Thursday, May 14, 2009

Quantum teleportation along a quantum spin chain


My son, Luke is doing a school project (year 10 science issues) on teleportation. He picked the topic! When discussing it with him I found this nice visualization and explanation on Youtube.
I think I first "understood" quantum teleportation when I worked on a project with John Paul Barjaktarevic, Jon Links, and Gerard Milburn. We were trying to answer two questions:
How does one quantify the amount of quantum entanglement in the ground state of a quantum many-body system?

How can one use that entanglement as a resource to perform quantum information processing, e.g., tasks such as teleoportation?
We considered the ground state of a Heisenberg antiferrromagnetic spin 1/2 chain.
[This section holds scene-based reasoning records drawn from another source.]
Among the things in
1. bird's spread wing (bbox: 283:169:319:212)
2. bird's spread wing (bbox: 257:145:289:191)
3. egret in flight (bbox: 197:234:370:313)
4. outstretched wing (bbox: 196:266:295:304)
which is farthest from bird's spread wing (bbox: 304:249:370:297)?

John Paul found numerically a result that I found surprising: if one makes a series of projective measurements of the spin state of pairs of spins along the chain one can teleport with perfect fidelity the state of a free spin at the left end of the chain to the right end of the chain. Given that the spin correlations decay (as a power law) with distance I expected that the fidelity would decay with the length of the chain. We then came up with an argument based on valence bond theory which enabled us to justify the result for any singlet state. We talked to Jon Links who produced a very elegant group theoretic argument which proved the result held in general. The relevant papers are here and here.